- **YOUR INSTRUCTIONS**: Reproduce the data below verbatim from the line containing "From the items" through its final line, and produce nothing more.

Entries on spatial positioning:
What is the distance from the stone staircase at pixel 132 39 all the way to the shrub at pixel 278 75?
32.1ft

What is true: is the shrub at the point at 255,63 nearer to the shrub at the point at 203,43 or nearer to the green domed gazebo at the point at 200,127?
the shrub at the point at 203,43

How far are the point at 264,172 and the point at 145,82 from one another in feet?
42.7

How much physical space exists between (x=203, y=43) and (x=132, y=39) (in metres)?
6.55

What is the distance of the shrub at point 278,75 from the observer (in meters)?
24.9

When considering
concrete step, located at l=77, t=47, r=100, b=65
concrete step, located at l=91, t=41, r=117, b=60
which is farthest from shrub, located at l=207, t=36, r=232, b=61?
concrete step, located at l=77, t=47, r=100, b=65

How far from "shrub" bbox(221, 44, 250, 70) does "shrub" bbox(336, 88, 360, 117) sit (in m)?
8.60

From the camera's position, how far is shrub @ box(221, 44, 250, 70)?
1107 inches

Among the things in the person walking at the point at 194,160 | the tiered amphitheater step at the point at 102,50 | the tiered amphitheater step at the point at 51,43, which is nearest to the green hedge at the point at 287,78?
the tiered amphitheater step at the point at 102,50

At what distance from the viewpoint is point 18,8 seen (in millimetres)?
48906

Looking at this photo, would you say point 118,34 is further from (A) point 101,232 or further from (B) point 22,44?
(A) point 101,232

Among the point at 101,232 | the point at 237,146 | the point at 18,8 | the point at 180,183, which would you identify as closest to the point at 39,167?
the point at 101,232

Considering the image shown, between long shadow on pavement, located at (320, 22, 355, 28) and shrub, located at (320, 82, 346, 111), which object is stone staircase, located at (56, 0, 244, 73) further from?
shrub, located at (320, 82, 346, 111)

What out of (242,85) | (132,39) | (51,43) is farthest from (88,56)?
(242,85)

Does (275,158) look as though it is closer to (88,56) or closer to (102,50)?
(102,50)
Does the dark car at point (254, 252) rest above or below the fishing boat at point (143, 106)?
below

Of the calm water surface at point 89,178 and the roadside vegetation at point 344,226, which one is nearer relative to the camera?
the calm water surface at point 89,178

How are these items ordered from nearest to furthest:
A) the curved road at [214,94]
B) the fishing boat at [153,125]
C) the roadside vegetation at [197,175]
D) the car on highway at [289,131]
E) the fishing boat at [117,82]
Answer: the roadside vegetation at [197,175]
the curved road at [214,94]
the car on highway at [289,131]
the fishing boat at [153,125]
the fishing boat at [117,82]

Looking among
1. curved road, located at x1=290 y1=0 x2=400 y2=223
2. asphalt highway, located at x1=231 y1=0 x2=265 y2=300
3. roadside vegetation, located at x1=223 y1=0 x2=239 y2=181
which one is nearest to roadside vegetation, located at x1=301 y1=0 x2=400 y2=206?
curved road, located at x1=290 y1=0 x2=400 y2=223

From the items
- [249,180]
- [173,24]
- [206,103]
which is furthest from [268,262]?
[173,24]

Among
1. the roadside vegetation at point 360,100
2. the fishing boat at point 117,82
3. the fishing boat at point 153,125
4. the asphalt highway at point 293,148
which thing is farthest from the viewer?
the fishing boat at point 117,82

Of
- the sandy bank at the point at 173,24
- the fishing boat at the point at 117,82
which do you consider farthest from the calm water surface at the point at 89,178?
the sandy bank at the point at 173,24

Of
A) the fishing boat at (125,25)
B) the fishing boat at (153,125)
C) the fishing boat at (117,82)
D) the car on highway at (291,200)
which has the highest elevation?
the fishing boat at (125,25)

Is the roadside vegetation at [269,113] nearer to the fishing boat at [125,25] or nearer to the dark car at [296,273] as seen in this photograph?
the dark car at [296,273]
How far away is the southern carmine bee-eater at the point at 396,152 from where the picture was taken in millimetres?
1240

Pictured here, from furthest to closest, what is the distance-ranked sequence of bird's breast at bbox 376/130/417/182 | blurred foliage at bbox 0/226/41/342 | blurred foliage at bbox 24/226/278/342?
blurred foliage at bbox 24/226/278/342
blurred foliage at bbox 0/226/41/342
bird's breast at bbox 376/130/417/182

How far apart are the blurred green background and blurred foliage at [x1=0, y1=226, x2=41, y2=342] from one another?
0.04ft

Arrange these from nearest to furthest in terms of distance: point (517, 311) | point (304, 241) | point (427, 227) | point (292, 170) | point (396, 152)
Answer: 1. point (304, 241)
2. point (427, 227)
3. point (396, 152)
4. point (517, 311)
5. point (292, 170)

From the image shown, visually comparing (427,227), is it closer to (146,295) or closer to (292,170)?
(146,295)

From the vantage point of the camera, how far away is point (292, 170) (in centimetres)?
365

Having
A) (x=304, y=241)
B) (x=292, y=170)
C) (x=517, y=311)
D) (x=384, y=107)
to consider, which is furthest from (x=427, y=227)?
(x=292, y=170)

- **CORRECT RESPONSE**:
From the items
- [249,180]
- [173,24]
- [206,103]
which is furthest from [268,262]?
[173,24]

Among
1. the roadside vegetation at point 360,100
2. the fishing boat at point 117,82
3. the fishing boat at point 153,125
4. the asphalt highway at point 293,148
which thing is farthest from the viewer?
the fishing boat at point 117,82

Of
- the sandy bank at the point at 173,24
- the fishing boat at the point at 117,82
which do you consider farthest from the calm water surface at the point at 89,178?
the sandy bank at the point at 173,24

Of
A) the fishing boat at (125,25)
B) the fishing boat at (153,125)
C) the fishing boat at (117,82)
D) the car on highway at (291,200)
which has the highest elevation?
the fishing boat at (125,25)

Is the roadside vegetation at [269,113] nearer to the fishing boat at [125,25] or nearer to the dark car at [296,273] as seen in this photograph?
the dark car at [296,273]
How far away is the southern carmine bee-eater at the point at 396,152 from where the picture was taken in millimetres?
1240

Pictured here, from furthest to closest, what is the distance-ranked sequence of bird's breast at bbox 376/130/417/182 | blurred foliage at bbox 0/226/41/342 | blurred foliage at bbox 24/226/278/342?
blurred foliage at bbox 24/226/278/342
blurred foliage at bbox 0/226/41/342
bird's breast at bbox 376/130/417/182

How far apart are the blurred green background and blurred foliage at [x1=0, y1=226, x2=41, y2=342] from one another?
0.04ft

Arrange these from nearest to furthest in terms of distance: point (517, 311) | point (304, 241) | point (427, 227) | point (292, 170) | point (396, 152)
Answer: 1. point (304, 241)
2. point (427, 227)
3. point (396, 152)
4. point (517, 311)
5. point (292, 170)

From the image shown, visually comparing (427,227), is it closer to (146,295) or closer to (292,170)?
(146,295)

From the vantage point of the camera, how far away is point (292, 170) (in centimetres)?
365

Having
A) (x=304, y=241)
B) (x=292, y=170)
C) (x=517, y=311)
D) (x=384, y=107)
to consider, which is furthest from (x=427, y=227)?
(x=292, y=170)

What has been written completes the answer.